→ Provided material:
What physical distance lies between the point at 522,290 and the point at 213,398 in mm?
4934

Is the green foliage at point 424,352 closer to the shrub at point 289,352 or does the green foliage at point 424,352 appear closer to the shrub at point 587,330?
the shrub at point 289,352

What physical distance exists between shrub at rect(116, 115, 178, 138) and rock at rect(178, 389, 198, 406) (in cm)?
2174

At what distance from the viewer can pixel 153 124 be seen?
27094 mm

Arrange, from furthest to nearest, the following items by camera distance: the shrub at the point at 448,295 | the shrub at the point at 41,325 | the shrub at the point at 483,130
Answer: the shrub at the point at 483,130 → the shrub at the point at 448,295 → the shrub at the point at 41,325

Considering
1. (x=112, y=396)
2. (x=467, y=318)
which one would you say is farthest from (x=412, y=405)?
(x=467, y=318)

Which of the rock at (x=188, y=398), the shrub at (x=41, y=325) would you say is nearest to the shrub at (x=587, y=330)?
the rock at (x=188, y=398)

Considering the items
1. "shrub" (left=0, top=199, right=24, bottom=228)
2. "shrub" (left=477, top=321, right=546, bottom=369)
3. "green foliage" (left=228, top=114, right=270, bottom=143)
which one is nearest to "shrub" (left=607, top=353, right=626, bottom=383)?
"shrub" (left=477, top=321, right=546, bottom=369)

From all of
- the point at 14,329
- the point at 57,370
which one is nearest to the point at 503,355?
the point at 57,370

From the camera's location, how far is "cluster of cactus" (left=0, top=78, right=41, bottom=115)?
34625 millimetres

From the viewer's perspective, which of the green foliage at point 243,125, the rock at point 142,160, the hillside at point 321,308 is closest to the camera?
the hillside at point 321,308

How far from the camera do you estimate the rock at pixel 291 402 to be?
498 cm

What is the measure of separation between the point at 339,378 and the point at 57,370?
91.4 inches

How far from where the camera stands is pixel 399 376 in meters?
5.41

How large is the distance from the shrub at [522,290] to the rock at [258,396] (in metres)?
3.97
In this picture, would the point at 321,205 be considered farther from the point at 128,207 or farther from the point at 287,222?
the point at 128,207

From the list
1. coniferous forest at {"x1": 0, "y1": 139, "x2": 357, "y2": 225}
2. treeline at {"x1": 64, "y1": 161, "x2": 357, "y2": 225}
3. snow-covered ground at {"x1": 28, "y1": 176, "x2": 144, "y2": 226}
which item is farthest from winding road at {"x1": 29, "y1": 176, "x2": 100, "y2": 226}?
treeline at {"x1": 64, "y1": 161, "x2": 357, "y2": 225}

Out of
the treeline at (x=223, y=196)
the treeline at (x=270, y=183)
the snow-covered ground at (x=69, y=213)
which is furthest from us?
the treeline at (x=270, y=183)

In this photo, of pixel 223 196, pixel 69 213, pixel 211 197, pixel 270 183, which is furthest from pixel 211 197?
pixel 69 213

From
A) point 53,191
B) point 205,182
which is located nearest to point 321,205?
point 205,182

→ Job: Can you reproduce the whole listing above, from its first line to its last, word for word and with nothing changed?

→ Result below:
What physical distance lies between the point at 522,290 and the point at 213,398 in mm?
4934

Is the green foliage at point 424,352 closer to the shrub at point 289,352 or does the green foliage at point 424,352 appear closer to the shrub at point 587,330?
the shrub at point 289,352

What physical distance exists between shrub at rect(116, 115, 178, 138) and rock at rect(178, 389, 198, 406) (in cm)?
2174

At what distance from the viewer can pixel 153 124 be seen?
27094 mm

Arrange, from furthest to nearest, the following items by camera distance: the shrub at the point at 448,295 | the shrub at the point at 41,325 | the shrub at the point at 483,130
Answer: the shrub at the point at 483,130 → the shrub at the point at 448,295 → the shrub at the point at 41,325

Considering
1. (x=112, y=396)
2. (x=467, y=318)
which one would you say is farthest from (x=412, y=405)?
(x=467, y=318)

Which of the rock at (x=188, y=398), the shrub at (x=41, y=325) would you say is nearest to the shrub at (x=587, y=330)?
the rock at (x=188, y=398)

Considering the items
1. "shrub" (left=0, top=199, right=24, bottom=228)
2. "shrub" (left=477, top=321, right=546, bottom=369)
3. "green foliage" (left=228, top=114, right=270, bottom=143)
which one is nearest to "shrub" (left=607, top=353, right=626, bottom=383)?
"shrub" (left=477, top=321, right=546, bottom=369)

From all of
- the point at 14,329
- the point at 57,370
which one is nearest to the point at 503,355?
the point at 57,370

From the camera's location, how far is "cluster of cactus" (left=0, top=78, right=41, bottom=115)?
34625 millimetres

From the viewer's perspective, which of the green foliage at point 243,125, the rock at point 142,160, the hillside at point 321,308 is closest to the camera?
the hillside at point 321,308

How far from the camera do you estimate the rock at pixel 291 402 to be?
498 cm

What is the measure of separation between the point at 339,378 and the point at 57,370?
91.4 inches

How far from where the camera stands is pixel 399 376 in meters?
5.41

How large is the distance from the shrub at [522,290] to the rock at [258,396] (in metres)?
3.97
In this picture, would the point at 321,205 be considered farther from the point at 128,207 or farther from the point at 287,222?
the point at 128,207

From the list
1. coniferous forest at {"x1": 0, "y1": 139, "x2": 357, "y2": 225}
2. treeline at {"x1": 64, "y1": 161, "x2": 357, "y2": 225}
3. snow-covered ground at {"x1": 28, "y1": 176, "x2": 144, "y2": 226}
which item is farthest from winding road at {"x1": 29, "y1": 176, "x2": 100, "y2": 226}?
treeline at {"x1": 64, "y1": 161, "x2": 357, "y2": 225}

Out of
the treeline at (x=223, y=196)
the treeline at (x=270, y=183)
the snow-covered ground at (x=69, y=213)
which is furthest from us?
the treeline at (x=270, y=183)

In this photo, of pixel 223 196, pixel 69 213, pixel 211 197, pixel 270 183, which is furthest from pixel 211 197?
pixel 69 213

From
A) point 53,191
B) point 205,182
which is located nearest to point 321,205?
point 205,182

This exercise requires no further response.